Make sure you do a proper research before you buy your kitchen mixer. Most modern mixers and especially the fancy looking ones, are not actually made for regular use. This might surprise you, but if you use your mixer once or twice a week, then you are probably fine. If you use your kitchen mixer every single day to knead bread dough, the chances are that the mixer mechanism will break really quickly. Unfortunately some mixers are made with plastic parts or not particually quality metals, which are simply not strong enough to knead bread dough all the time.
Most new kitchen mixers, especially in the cheaper range have plastic gears. Older models have metal gears, but even the most expensive kitchen mixers that have metal gears have them often attached to plastic parts.

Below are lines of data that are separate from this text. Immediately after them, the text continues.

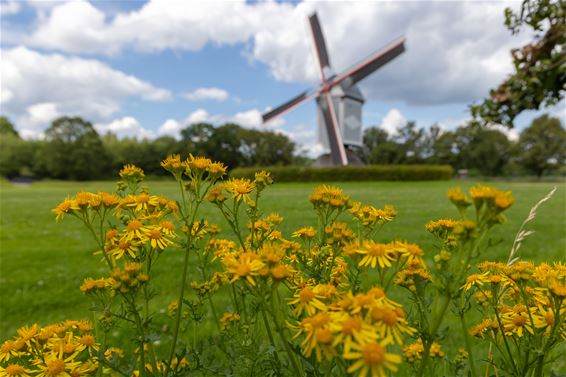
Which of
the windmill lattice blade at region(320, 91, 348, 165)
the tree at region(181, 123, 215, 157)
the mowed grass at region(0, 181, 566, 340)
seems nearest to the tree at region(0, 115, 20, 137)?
the tree at region(181, 123, 215, 157)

Older mixers are actually really good, especially if you can get hold of one with all metal parts. An old kitchen mixer in a good condition will last you probably longer then brand new one. I've had many people telling me that their kitchen mixer made 25 years ago is still working perfectly and were surprised when somebody else mentioned that they have the same make kitchen mixer bought recently which broke just after the warranty expired.
But if you are buying a new kitchen mixer, just use it for lighter doughts (like ciabattas, sweet dough etc.) rather then just normal bread all the time.
As you are doing your kitchen mixer research make sure that your check the engine strength and the wattage output. The stronger the better, especially if you mainly want to use it for bread baking.
The other thing to bear in mind, is that you can only make one (maximum) two batches of dough in one go. If you try to mix much more than that, you might again find that the mixer is struggling and after while the mixer gears might give up. When I bake for the whole week, I usually triple my bread dough recipe (about 1.8 kg flour) which is a dough that's about 3 kg in weight. Kneading this by hand is certainly a good workout, but it's not impossible. It also takes about the same time as it would take to knead just one batch. I've not come across a domestic kitchen mixer that could take more than about 2 kg in weight and that's one the main reasons why I don't actually have one.
Kitchen Mixer can be fairly expensive investment. Whilst I've seen kitchen mixers for £50 I'm really not sure how long such model would last (especially if you are thinking of using it for bread baking). Most decent models start from £150, but if you are serious about your baking you'd be probably looking at the £400 range.
I'm sure that by now you've realised that such a simple question as 'should I buy bread maker or a kitchen mixer for my bread baking', is not as easy to answers as it seems.